Stiff competition: GoodTime burgers will have to contend with Chur Burger at the London Hotel in Paddington.
Stiff competition: GoodTime burgers will have to contend with Chur Burger at the London Hotel in Paddington. Photo: Steven Siewert

If raffled meat trays and discount steaks illustrate the historic speed with which Sydney pubs jump on a trend, the city's current burger craze is perhaps set to usurp them all.

When GoodTime Burgers opens at The Eastern in Bondi Junction in a fortnight, it won't be tucked away in a corner. It will reside front and centre in the pub's main ground floor bar. Its candy-striped booths, California milkbar vibe and brie-topped burgers might make veterans of the six o'clock swill era choke on their Resch's.

Pub baron Andrew Lazarus argues the burger craze is so hot – both domestically and overseas –  he has plans to expand it at his own group of pubs and elsewhere.

"It is generational change.
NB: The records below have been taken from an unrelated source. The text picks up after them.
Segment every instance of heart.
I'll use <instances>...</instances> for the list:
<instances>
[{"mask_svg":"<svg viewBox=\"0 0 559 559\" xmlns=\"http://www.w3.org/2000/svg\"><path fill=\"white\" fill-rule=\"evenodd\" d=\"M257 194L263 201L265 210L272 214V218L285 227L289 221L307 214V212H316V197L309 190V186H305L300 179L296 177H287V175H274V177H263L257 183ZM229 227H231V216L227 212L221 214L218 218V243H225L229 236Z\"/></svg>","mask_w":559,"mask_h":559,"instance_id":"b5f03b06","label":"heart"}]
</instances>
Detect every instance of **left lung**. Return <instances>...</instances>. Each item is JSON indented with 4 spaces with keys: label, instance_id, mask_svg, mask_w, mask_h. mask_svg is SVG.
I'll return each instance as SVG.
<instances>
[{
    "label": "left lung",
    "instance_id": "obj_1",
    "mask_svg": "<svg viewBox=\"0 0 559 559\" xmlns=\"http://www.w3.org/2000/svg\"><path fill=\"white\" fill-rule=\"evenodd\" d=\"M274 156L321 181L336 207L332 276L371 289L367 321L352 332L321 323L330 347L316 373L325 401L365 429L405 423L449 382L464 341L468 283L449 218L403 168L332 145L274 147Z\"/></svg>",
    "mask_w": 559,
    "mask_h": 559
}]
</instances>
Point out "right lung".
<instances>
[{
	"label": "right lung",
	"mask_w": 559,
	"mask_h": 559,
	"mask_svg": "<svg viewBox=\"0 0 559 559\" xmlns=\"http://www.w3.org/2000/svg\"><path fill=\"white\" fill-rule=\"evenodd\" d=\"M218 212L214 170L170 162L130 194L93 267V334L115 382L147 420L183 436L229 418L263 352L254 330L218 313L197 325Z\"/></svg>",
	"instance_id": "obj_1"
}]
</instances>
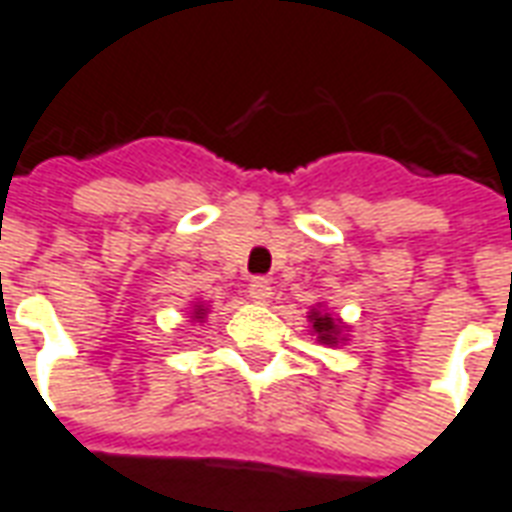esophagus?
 Instances as JSON below:
<instances>
[{"label":"esophagus","instance_id":"1","mask_svg":"<svg viewBox=\"0 0 512 512\" xmlns=\"http://www.w3.org/2000/svg\"><path fill=\"white\" fill-rule=\"evenodd\" d=\"M248 292H250V300L253 303H270V297H273V286L267 278H253L248 284Z\"/></svg>","mask_w":512,"mask_h":512}]
</instances>
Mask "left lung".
I'll use <instances>...</instances> for the list:
<instances>
[{
  "mask_svg": "<svg viewBox=\"0 0 512 512\" xmlns=\"http://www.w3.org/2000/svg\"><path fill=\"white\" fill-rule=\"evenodd\" d=\"M308 322H311V331L317 333V342L339 344V336H342V322L336 320V317H331L328 311H317V308H311Z\"/></svg>",
  "mask_w": 512,
  "mask_h": 512,
  "instance_id": "1",
  "label": "left lung"
}]
</instances>
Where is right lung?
I'll return each mask as SVG.
<instances>
[{"instance_id":"right-lung-1","label":"right lung","mask_w":512,"mask_h":512,"mask_svg":"<svg viewBox=\"0 0 512 512\" xmlns=\"http://www.w3.org/2000/svg\"><path fill=\"white\" fill-rule=\"evenodd\" d=\"M204 317H206V306H204V303H198V306H192V320L201 322V320H204Z\"/></svg>"}]
</instances>
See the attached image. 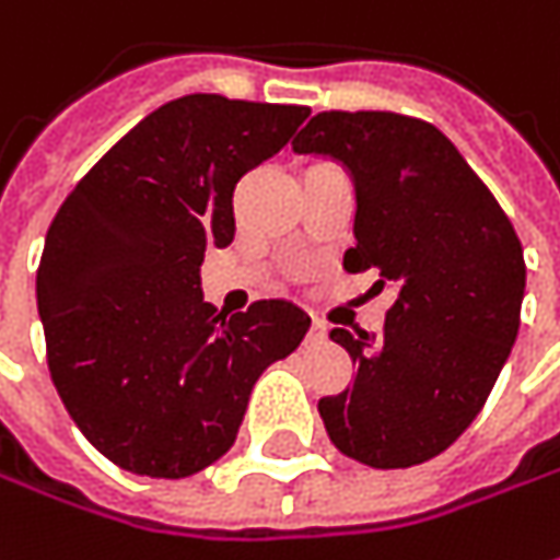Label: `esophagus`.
<instances>
[{"mask_svg":"<svg viewBox=\"0 0 560 560\" xmlns=\"http://www.w3.org/2000/svg\"><path fill=\"white\" fill-rule=\"evenodd\" d=\"M310 340H313V343H322V340H328V328H325V322L313 318V328H310Z\"/></svg>","mask_w":560,"mask_h":560,"instance_id":"esophagus-1","label":"esophagus"}]
</instances>
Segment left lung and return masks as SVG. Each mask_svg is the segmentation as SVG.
<instances>
[{"label": "left lung", "mask_w": 560, "mask_h": 560, "mask_svg": "<svg viewBox=\"0 0 560 560\" xmlns=\"http://www.w3.org/2000/svg\"><path fill=\"white\" fill-rule=\"evenodd\" d=\"M331 158L357 191L347 272L396 288L384 335L331 328L353 384L318 399L340 453L412 468L450 450L483 409L509 359L527 284L505 210L436 126L387 110H325L291 142Z\"/></svg>", "instance_id": "left-lung-1"}]
</instances>
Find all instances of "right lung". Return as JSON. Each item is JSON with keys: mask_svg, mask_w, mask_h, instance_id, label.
Listing matches in <instances>:
<instances>
[{"mask_svg": "<svg viewBox=\"0 0 560 560\" xmlns=\"http://www.w3.org/2000/svg\"><path fill=\"white\" fill-rule=\"evenodd\" d=\"M310 107L183 95L132 126L55 213L36 272L49 372L77 428L124 471L179 480L235 443L257 377L310 316L203 300L207 247L235 238L232 191Z\"/></svg>", "mask_w": 560, "mask_h": 560, "instance_id": "add662e5", "label": "right lung"}]
</instances>
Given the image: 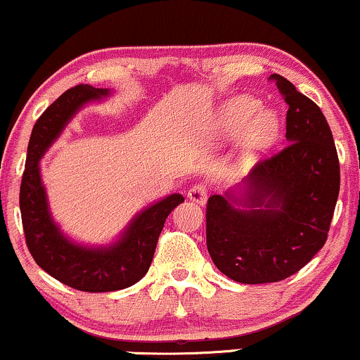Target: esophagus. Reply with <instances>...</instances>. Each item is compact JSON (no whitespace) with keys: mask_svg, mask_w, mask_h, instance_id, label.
<instances>
[{"mask_svg":"<svg viewBox=\"0 0 360 360\" xmlns=\"http://www.w3.org/2000/svg\"><path fill=\"white\" fill-rule=\"evenodd\" d=\"M188 198L198 205H206V200H208V190H206L205 185H195L188 190Z\"/></svg>","mask_w":360,"mask_h":360,"instance_id":"obj_1","label":"esophagus"}]
</instances>
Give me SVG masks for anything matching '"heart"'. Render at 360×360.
<instances>
[{"mask_svg": "<svg viewBox=\"0 0 360 360\" xmlns=\"http://www.w3.org/2000/svg\"><path fill=\"white\" fill-rule=\"evenodd\" d=\"M260 109V103L250 96H238L219 111L216 129L223 139L238 137L243 130L238 169L245 170L257 164L260 157L275 144L280 134V117L272 110Z\"/></svg>", "mask_w": 360, "mask_h": 360, "instance_id": "b5f03b06", "label": "heart"}]
</instances>
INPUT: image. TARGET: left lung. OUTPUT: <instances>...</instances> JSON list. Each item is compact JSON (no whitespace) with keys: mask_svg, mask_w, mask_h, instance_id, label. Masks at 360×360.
<instances>
[{"mask_svg":"<svg viewBox=\"0 0 360 360\" xmlns=\"http://www.w3.org/2000/svg\"><path fill=\"white\" fill-rule=\"evenodd\" d=\"M272 80L288 105V146L206 206L211 259L226 277L249 285L280 282L304 267L326 243L339 195L326 117L287 78Z\"/></svg>","mask_w":360,"mask_h":360,"instance_id":"obj_1","label":"left lung"}]
</instances>
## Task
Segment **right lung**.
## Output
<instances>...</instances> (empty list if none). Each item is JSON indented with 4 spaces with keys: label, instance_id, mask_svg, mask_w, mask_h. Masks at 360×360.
Here are the masks:
<instances>
[{
    "label": "right lung",
    "instance_id": "1",
    "mask_svg": "<svg viewBox=\"0 0 360 360\" xmlns=\"http://www.w3.org/2000/svg\"><path fill=\"white\" fill-rule=\"evenodd\" d=\"M110 88L77 85L58 96L32 127L19 206L29 252L58 282L82 292H116L144 277L154 257L167 216L185 198L172 193L134 214L117 239L105 245L73 240L53 219L41 175V160L78 111L110 98Z\"/></svg>",
    "mask_w": 360,
    "mask_h": 360
}]
</instances>
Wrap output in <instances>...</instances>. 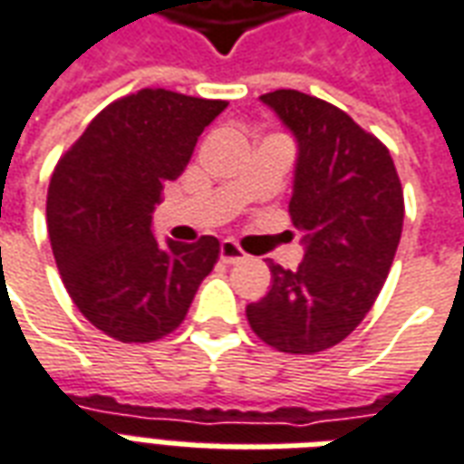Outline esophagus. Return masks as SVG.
<instances>
[{
  "label": "esophagus",
  "instance_id": "34e87169",
  "mask_svg": "<svg viewBox=\"0 0 464 464\" xmlns=\"http://www.w3.org/2000/svg\"><path fill=\"white\" fill-rule=\"evenodd\" d=\"M246 258V253L241 251V246L236 241H231V238H226V241H221V261L223 263H238Z\"/></svg>",
  "mask_w": 464,
  "mask_h": 464
}]
</instances>
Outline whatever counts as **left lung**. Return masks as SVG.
<instances>
[{"label": "left lung", "instance_id": "left-lung-1", "mask_svg": "<svg viewBox=\"0 0 464 464\" xmlns=\"http://www.w3.org/2000/svg\"><path fill=\"white\" fill-rule=\"evenodd\" d=\"M261 102L298 143L288 211L305 256L295 271L271 263V291L246 315L271 348L311 355L348 338L378 298L402 233V186L388 149L338 106L293 89Z\"/></svg>", "mask_w": 464, "mask_h": 464}]
</instances>
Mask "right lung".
I'll use <instances>...</instances> for the list:
<instances>
[{
	"mask_svg": "<svg viewBox=\"0 0 464 464\" xmlns=\"http://www.w3.org/2000/svg\"><path fill=\"white\" fill-rule=\"evenodd\" d=\"M226 102L141 89L109 104L59 159L46 228L66 291L99 331L151 343L176 331L218 261V238L151 233L163 183L176 181Z\"/></svg>",
	"mask_w": 464,
	"mask_h": 464,
	"instance_id": "add662e5",
	"label": "right lung"
}]
</instances>
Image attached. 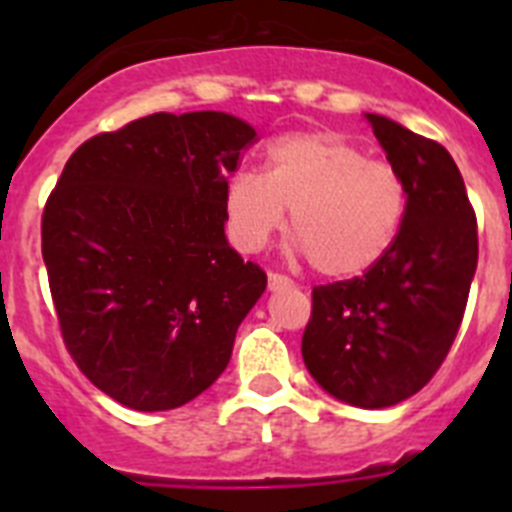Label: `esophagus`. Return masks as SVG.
I'll use <instances>...</instances> for the list:
<instances>
[{"label":"esophagus","instance_id":"esophagus-1","mask_svg":"<svg viewBox=\"0 0 512 512\" xmlns=\"http://www.w3.org/2000/svg\"><path fill=\"white\" fill-rule=\"evenodd\" d=\"M287 287H292V279L284 277V274H274V271H271V274H269V289H271V292H279V289H287Z\"/></svg>","mask_w":512,"mask_h":512}]
</instances>
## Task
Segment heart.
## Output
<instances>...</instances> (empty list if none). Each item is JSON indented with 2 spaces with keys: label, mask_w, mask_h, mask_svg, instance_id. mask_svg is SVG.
Returning <instances> with one entry per match:
<instances>
[{
  "label": "heart",
  "mask_w": 512,
  "mask_h": 512,
  "mask_svg": "<svg viewBox=\"0 0 512 512\" xmlns=\"http://www.w3.org/2000/svg\"><path fill=\"white\" fill-rule=\"evenodd\" d=\"M297 251L330 279L359 277L390 251L405 215V187L390 164L330 130L289 133L266 153V174L241 169L225 187L233 243L259 251L284 225Z\"/></svg>",
  "instance_id": "heart-1"
}]
</instances>
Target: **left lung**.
<instances>
[{"label":"left lung","instance_id":"left-lung-1","mask_svg":"<svg viewBox=\"0 0 512 512\" xmlns=\"http://www.w3.org/2000/svg\"><path fill=\"white\" fill-rule=\"evenodd\" d=\"M408 194L400 233L364 277L312 289L307 372L336 400L379 410L431 382L477 271V217L454 158L400 122L366 115Z\"/></svg>","mask_w":512,"mask_h":512}]
</instances>
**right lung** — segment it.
<instances>
[{
	"mask_svg": "<svg viewBox=\"0 0 512 512\" xmlns=\"http://www.w3.org/2000/svg\"><path fill=\"white\" fill-rule=\"evenodd\" d=\"M256 140L225 112H156L81 143L43 210L71 359L140 413L182 408L228 366L264 269L225 238V187Z\"/></svg>",
	"mask_w": 512,
	"mask_h": 512,
	"instance_id": "1",
	"label": "right lung"
}]
</instances>
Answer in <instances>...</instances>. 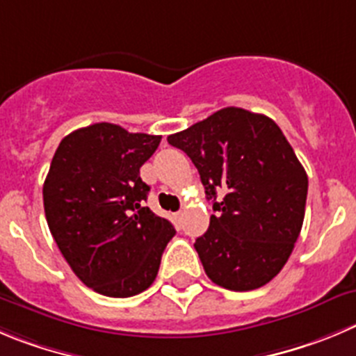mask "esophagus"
Wrapping results in <instances>:
<instances>
[{
  "mask_svg": "<svg viewBox=\"0 0 356 356\" xmlns=\"http://www.w3.org/2000/svg\"><path fill=\"white\" fill-rule=\"evenodd\" d=\"M175 218H177V219L181 218V212H177V214H175Z\"/></svg>",
  "mask_w": 356,
  "mask_h": 356,
  "instance_id": "34e87169",
  "label": "esophagus"
}]
</instances>
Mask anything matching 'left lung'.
Instances as JSON below:
<instances>
[{
    "mask_svg": "<svg viewBox=\"0 0 356 356\" xmlns=\"http://www.w3.org/2000/svg\"><path fill=\"white\" fill-rule=\"evenodd\" d=\"M167 140L191 158L212 200L209 230L195 242L205 274L232 291L267 284L293 251L307 198V174L281 128L227 107Z\"/></svg>",
    "mask_w": 356,
    "mask_h": 356,
    "instance_id": "1",
    "label": "left lung"
}]
</instances>
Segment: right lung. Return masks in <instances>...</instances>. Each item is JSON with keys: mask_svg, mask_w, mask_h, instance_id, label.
I'll return each mask as SVG.
<instances>
[{"mask_svg": "<svg viewBox=\"0 0 356 356\" xmlns=\"http://www.w3.org/2000/svg\"><path fill=\"white\" fill-rule=\"evenodd\" d=\"M161 137L111 122L75 129L61 140L43 182L49 230L72 270L105 297L126 298L154 283L175 235L149 207L140 167Z\"/></svg>", "mask_w": 356, "mask_h": 356, "instance_id": "obj_1", "label": "right lung"}]
</instances>
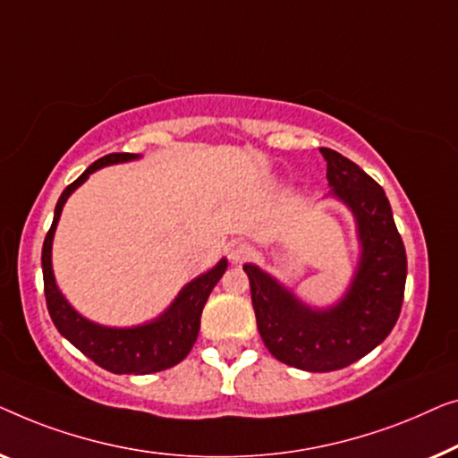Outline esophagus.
Returning a JSON list of instances; mask_svg holds the SVG:
<instances>
[{
  "label": "esophagus",
  "instance_id": "1",
  "mask_svg": "<svg viewBox=\"0 0 458 458\" xmlns=\"http://www.w3.org/2000/svg\"><path fill=\"white\" fill-rule=\"evenodd\" d=\"M253 255V249L249 247L247 242H232V247H230V259L234 261V263H242V261H247L249 257Z\"/></svg>",
  "mask_w": 458,
  "mask_h": 458
}]
</instances>
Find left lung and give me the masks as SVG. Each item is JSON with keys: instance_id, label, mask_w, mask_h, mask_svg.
Returning a JSON list of instances; mask_svg holds the SVG:
<instances>
[{"instance_id": "1", "label": "left lung", "mask_w": 458, "mask_h": 458, "mask_svg": "<svg viewBox=\"0 0 458 458\" xmlns=\"http://www.w3.org/2000/svg\"><path fill=\"white\" fill-rule=\"evenodd\" d=\"M334 195L352 209L363 244L349 294L330 311H311L259 267L244 266L257 330L282 363L305 371H336L371 352L401 315L407 253L382 186L349 157L321 147Z\"/></svg>"}]
</instances>
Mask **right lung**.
Listing matches in <instances>:
<instances>
[{
  "mask_svg": "<svg viewBox=\"0 0 458 458\" xmlns=\"http://www.w3.org/2000/svg\"><path fill=\"white\" fill-rule=\"evenodd\" d=\"M134 157H137L134 153H109V156L89 165L72 184L64 189L62 197L57 199L54 222H51V228L45 236L41 266L45 301H47V311L57 332L103 369L112 373H137V376H143V373L164 371L189 355L197 340L199 326H201L205 302H208L217 280L226 272L228 261L222 259L211 272L199 276L197 280L186 284L162 318L147 326L124 327V330L103 327L81 318L68 305L66 299L57 291L54 272H51V241H54V232L57 220H60L64 203H66L70 192L85 182L95 170L109 164L128 162V159Z\"/></svg>",
  "mask_w": 458,
  "mask_h": 458,
  "instance_id": "add662e5",
  "label": "right lung"
}]
</instances>
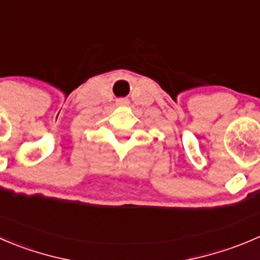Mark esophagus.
Masks as SVG:
<instances>
[{"mask_svg":"<svg viewBox=\"0 0 260 260\" xmlns=\"http://www.w3.org/2000/svg\"><path fill=\"white\" fill-rule=\"evenodd\" d=\"M117 103H118V105H127L128 100L127 99H119Z\"/></svg>","mask_w":260,"mask_h":260,"instance_id":"esophagus-1","label":"esophagus"}]
</instances>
I've got a 21-year-old and all he talks about is burgers," Lazarus adds.

The publican toured some of the world's best burger outlets, cherry-picking ideas, including a cheese-stuffed burger pattie.

But he won't have it his own way in the pub sector.

Publican Ben May recently opened a spin-off of Warren Turnbull's Chur Burger at the London Hotel in Paddington. May says Chur Burger Liquor has been such a success he'll expand it to the Harbour Bar, on Manly Wharf, before Christmas.

Publican Fraser Short has also jumped on the trend, opening Parlour Burger at The Morrison on George Street with former fine dining chef Sean Connolly at the grill face.